21st October
2008
written by Laura Vanderkam

The Los Angeles Times has an interesting story today called “Sarah Palin’s College Years Left No Lasting Impression.” She moved around between schools, did a variety of jobs (waitressing, fishing) to earn money, and even tried her hand at pageants to pay the bills. She majored in journalism and shone on camera (as anyone who saw her convention speech and recent Saturday Night Live performance can attest) but her professors don’t remember much about her. “Looking at this dynamic personality now, it mystifies me that I wouldn’t remember her,” Jim Fisher, Palin’s journalism instructor at the University of Idaho, told the LA Times.

I’m not sure if it’s mystifying — the University of Idaho is large, and Hillary Clinton may be the only candidate who actually made national news in college among the major candidates this election cycle. What’s interesting is that LA Times reporter Robin Abcarian chose to start her feature by comparing Palin’s mystifying college years with the other three major players in this presidential race. “Sen. Barack Obama, who attended Occidental College, Columbia University and Harvard Law School, is remembered as a daunting scholar and calming influence,” she noted.

This may be true from his better recorded Harvard Law School days, but most of what we know from his Occidental/Columbia days and the few years before law school is based on his memoir, Dreams From My Father. In it, he weaves a certain narrative of the lost soul encountering the rough city. An idealist, he wants to be a community organizer right after he graduates, but no one hires him, so he takes a conventional job at a “consulting” company with a suit, a secretary and money in the bank. He is tempted by this vision of an alternate life — not unlike, oh, say, Jesus being tempted by Satan with all the kingdoms of the world — but The One decides to stay the course of community organizing.

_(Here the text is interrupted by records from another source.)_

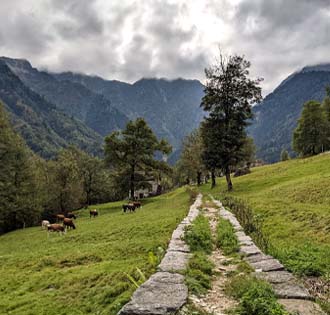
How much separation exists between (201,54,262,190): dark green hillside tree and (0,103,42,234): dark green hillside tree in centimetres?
2850

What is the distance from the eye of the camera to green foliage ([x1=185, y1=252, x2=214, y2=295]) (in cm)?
855

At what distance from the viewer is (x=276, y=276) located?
358 inches

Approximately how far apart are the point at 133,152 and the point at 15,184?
1899 cm

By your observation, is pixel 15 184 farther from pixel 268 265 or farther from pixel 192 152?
pixel 268 265

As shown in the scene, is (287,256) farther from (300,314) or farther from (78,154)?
(78,154)

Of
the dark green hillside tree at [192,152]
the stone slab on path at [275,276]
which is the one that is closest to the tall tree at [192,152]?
the dark green hillside tree at [192,152]

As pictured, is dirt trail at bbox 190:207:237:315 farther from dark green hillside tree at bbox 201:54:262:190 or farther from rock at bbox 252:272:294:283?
dark green hillside tree at bbox 201:54:262:190

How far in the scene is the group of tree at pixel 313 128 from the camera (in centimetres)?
8275

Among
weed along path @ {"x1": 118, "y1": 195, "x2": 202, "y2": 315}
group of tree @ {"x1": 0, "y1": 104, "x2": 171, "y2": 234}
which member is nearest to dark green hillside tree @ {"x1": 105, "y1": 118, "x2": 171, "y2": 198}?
group of tree @ {"x1": 0, "y1": 104, "x2": 171, "y2": 234}

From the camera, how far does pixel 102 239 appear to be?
22828 millimetres

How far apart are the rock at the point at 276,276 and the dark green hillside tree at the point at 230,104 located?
37047mm

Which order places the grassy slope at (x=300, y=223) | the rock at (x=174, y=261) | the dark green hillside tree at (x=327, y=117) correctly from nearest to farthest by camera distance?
the rock at (x=174, y=261), the grassy slope at (x=300, y=223), the dark green hillside tree at (x=327, y=117)

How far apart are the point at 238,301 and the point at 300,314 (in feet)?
5.22

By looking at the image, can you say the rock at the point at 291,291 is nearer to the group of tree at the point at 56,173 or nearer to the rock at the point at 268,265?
the rock at the point at 268,265
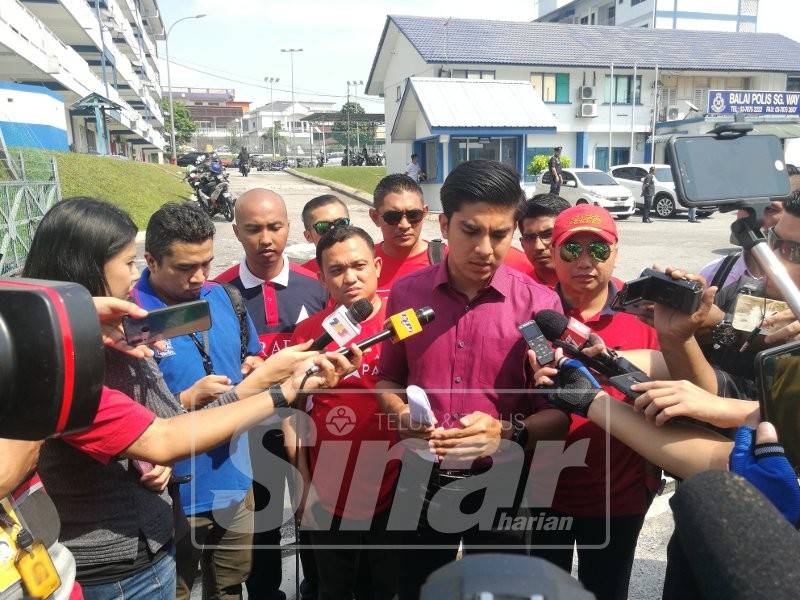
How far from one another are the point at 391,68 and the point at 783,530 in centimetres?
3285

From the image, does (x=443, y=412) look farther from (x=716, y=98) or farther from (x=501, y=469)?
(x=716, y=98)

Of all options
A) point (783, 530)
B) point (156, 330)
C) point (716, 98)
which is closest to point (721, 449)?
point (783, 530)

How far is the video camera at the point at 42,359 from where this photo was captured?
820 mm

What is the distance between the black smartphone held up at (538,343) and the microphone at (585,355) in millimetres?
48

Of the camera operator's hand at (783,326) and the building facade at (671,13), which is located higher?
the building facade at (671,13)

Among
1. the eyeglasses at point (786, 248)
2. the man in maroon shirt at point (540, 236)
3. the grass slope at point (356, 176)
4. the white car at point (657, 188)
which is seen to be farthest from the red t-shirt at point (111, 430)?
the grass slope at point (356, 176)

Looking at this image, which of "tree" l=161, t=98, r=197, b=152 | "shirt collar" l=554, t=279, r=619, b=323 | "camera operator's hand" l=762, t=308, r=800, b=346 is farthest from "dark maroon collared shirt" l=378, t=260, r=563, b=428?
"tree" l=161, t=98, r=197, b=152

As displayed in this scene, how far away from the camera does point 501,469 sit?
212cm

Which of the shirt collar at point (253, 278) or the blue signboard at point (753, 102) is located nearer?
the shirt collar at point (253, 278)

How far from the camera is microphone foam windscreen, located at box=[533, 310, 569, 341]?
188 cm

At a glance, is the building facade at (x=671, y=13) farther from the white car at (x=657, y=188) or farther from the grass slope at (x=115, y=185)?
the grass slope at (x=115, y=185)

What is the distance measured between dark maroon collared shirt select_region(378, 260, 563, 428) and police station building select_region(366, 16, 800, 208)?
1995 cm

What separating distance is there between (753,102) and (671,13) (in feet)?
89.7

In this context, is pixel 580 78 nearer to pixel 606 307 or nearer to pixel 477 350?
pixel 606 307
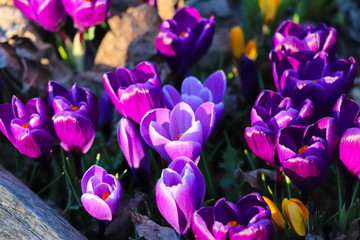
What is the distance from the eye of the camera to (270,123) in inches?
49.1

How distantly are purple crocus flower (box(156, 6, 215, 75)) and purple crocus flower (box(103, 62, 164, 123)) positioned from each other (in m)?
0.24

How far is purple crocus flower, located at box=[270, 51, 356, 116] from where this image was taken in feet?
4.43

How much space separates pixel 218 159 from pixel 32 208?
0.84 meters

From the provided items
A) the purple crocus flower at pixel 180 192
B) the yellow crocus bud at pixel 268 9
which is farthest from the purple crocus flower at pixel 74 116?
the yellow crocus bud at pixel 268 9

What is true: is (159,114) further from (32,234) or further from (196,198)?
(32,234)

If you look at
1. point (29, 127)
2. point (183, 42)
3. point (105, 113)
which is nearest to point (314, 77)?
point (183, 42)

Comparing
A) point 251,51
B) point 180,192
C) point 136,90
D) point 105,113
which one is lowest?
point 251,51

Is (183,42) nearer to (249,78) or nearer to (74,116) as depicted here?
(249,78)

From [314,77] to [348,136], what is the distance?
35 cm

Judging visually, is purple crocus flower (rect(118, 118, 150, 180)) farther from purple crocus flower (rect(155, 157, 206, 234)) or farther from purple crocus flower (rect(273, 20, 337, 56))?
purple crocus flower (rect(273, 20, 337, 56))

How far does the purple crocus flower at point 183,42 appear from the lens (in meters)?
1.63

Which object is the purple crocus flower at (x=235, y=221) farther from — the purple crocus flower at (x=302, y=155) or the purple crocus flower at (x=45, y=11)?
the purple crocus flower at (x=45, y=11)

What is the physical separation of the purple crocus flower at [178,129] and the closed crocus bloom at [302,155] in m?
0.20

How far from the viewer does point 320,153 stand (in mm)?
1142
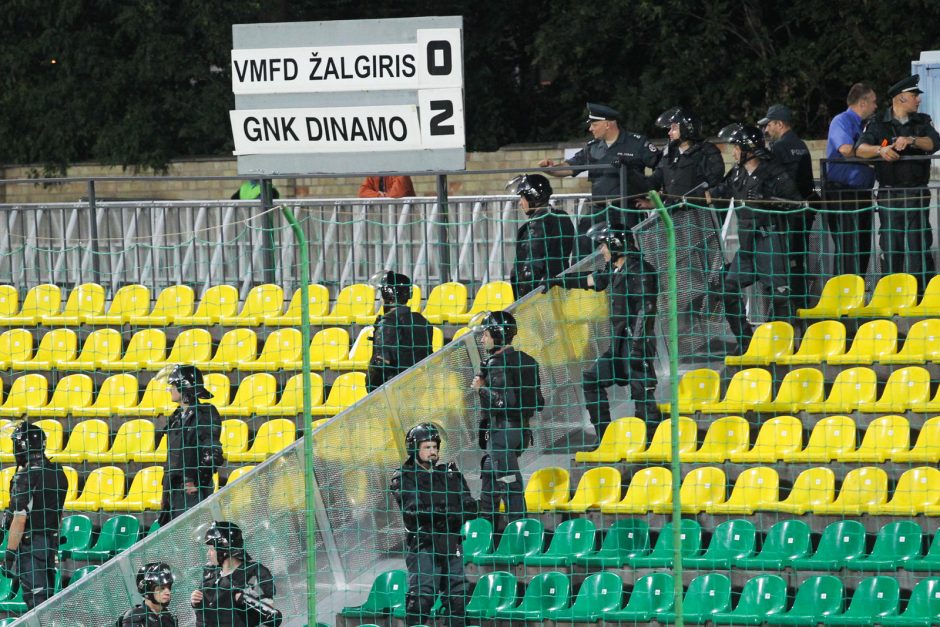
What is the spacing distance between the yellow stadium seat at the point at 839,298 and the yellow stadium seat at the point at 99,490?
5.17 meters

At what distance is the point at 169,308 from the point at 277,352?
150 cm

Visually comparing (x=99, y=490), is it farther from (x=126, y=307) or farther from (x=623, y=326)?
(x=623, y=326)

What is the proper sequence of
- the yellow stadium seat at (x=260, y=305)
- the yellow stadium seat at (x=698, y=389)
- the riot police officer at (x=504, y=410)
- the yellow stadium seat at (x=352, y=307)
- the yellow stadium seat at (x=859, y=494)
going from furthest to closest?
the yellow stadium seat at (x=260, y=305) → the yellow stadium seat at (x=352, y=307) → the yellow stadium seat at (x=698, y=389) → the riot police officer at (x=504, y=410) → the yellow stadium seat at (x=859, y=494)

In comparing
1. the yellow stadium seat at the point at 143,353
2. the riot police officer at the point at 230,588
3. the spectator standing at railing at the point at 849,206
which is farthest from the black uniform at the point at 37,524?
the spectator standing at railing at the point at 849,206

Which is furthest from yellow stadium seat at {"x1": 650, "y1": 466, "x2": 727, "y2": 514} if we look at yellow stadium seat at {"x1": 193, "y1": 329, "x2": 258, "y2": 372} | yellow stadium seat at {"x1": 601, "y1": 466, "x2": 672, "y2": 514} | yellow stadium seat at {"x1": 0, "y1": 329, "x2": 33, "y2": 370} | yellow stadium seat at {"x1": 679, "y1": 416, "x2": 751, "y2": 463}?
yellow stadium seat at {"x1": 0, "y1": 329, "x2": 33, "y2": 370}

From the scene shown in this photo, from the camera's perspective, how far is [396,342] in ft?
39.5

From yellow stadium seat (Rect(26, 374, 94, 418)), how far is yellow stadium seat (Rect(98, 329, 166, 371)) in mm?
342

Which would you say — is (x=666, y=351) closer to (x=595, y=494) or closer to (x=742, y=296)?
(x=742, y=296)

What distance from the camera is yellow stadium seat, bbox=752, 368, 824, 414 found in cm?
1126

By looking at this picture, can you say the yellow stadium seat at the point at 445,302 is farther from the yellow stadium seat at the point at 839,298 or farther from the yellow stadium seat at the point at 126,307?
the yellow stadium seat at the point at 839,298

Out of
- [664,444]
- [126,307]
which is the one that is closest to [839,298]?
[664,444]

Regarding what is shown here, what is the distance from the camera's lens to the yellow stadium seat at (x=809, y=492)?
1037cm

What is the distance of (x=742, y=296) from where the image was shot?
476 inches

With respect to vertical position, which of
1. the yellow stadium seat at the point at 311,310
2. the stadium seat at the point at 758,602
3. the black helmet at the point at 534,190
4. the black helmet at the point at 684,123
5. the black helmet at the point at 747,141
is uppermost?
the black helmet at the point at 684,123
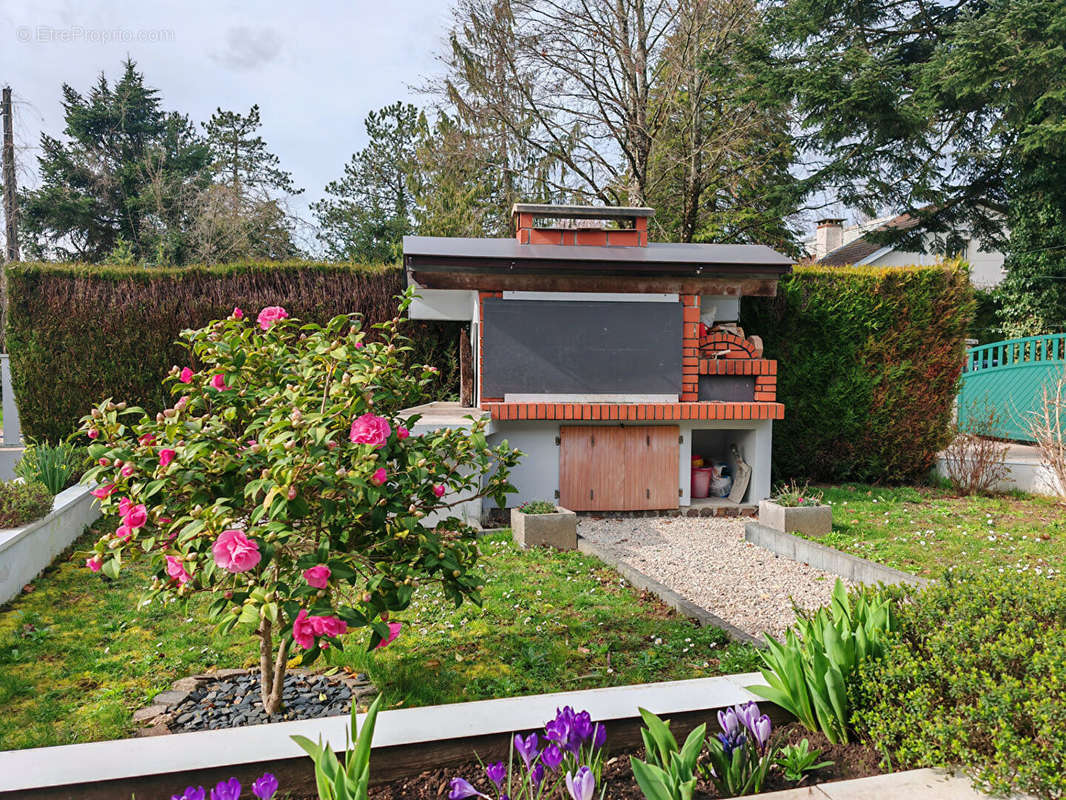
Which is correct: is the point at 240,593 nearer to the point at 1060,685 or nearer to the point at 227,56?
the point at 1060,685

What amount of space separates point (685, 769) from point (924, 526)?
6.39 m

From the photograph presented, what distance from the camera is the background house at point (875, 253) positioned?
73.0 ft

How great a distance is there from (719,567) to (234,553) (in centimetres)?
453

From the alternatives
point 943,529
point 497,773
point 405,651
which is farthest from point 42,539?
point 943,529

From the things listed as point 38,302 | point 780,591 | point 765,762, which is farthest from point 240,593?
point 38,302

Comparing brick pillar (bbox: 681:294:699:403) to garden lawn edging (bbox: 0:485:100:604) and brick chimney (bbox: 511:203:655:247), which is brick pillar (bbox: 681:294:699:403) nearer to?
brick chimney (bbox: 511:203:655:247)

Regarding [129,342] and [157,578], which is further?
[129,342]

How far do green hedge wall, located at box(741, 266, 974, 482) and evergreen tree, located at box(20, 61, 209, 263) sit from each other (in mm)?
19622

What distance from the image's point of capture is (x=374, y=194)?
25.5 meters

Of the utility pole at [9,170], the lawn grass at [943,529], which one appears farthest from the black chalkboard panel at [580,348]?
the utility pole at [9,170]

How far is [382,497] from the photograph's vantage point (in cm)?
242

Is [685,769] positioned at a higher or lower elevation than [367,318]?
lower

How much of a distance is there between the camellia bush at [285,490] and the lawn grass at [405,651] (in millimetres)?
656

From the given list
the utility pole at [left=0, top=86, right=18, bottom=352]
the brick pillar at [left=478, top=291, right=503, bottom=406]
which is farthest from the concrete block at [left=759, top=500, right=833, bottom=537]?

Back in October 2007, before Obama became the Democratic nominee, the New York Times poked some major holes in this narrative with an article called “Obama’s Account of New York Years Often Differs From What Others Say.” Dan Armstrong, who worked with Obama at that “consulting” job at Business International Corporation, told the New York Times that the story had required a lot of “exaggeration” to fit the Temptation of Christ narrative. And according to the Times’ interviews with multiple co-workers, Business International Corporation “was a small newsletter-publishing and research firm, with about 250 employees worldwide, that helped companies with foreign operations (they could be called multinationals) understand overseas markets… Far from a bastion of corporate conformity, they said, it was informal and staffed by young people making modest wages. Employees called it ‘high school with ashtrays.’ Many workers dressed down. Only the vice president in charge of Mr. Obama’s division got a secretary, they said. Mr. Obama was a researcher and writer for a reference service called Financing Foreign Operations. He also wrote for a newsletter, Business International Money Report. ‘It was not working for General Foods or Chase Manhattan, that’s for sure,’ said Louis Celi, a vice president at the company, which was later taken over by the Economist Intelligence Unit. ‘And it was not a consulting firm by any stretch of the imagination.’”

Obviously, taking literary license in memoirs is nothing new (see my piece about James Frey in USA Today), but it takes a certain calculation of fitting one’s life to a narrative to turn a business casual newsletter-writing gig into working for the corporate dark side. It makes one wonder if Obama’s arrival-in-New York scene, in which he can’t get into his apartment, sleeps in an alley, and winds up bathing with a homeless man in a fire hydrant is perhaps a wee bit exaggerated too.

In fact, one wonders if the major problem many of the intelligentsia have with Sarah Palin is that she failed to retell her life to fit an appropriate narrative of political alienation, temptation and liberal ideals. She was a local girl who went home and married her high school sweetheart, raised lots of kids and ran for office. There was, apparently, no feminist consciousness-raising at college, no realization that small towns were stifling and she had to bring revolution (or organizing) to the masses. John McCain fell into his narrative when his plane was shot down, and it has been played up when appropriate, but since he didn’t go to seminary to work out his conflicted feelings about Vietnam afterwards (as Al Gore did), or throw his medals away (as John Kerry did) it also doesn’t have the appropriate ending.

The truth is, we don’t know much about Obama’s early years, including his Columbia years, just as we don’t know much about Palin’s early years. But because Obama is liberal, he is assumed to have been a “daunting” scholar during all of them. With Palin, on the other hand, someone chose to fake her SAT scores recently to show how dumb she must be. The problem is when we believe our narratives so seriously that we don’t remember that truth often fails to fit a neat story line.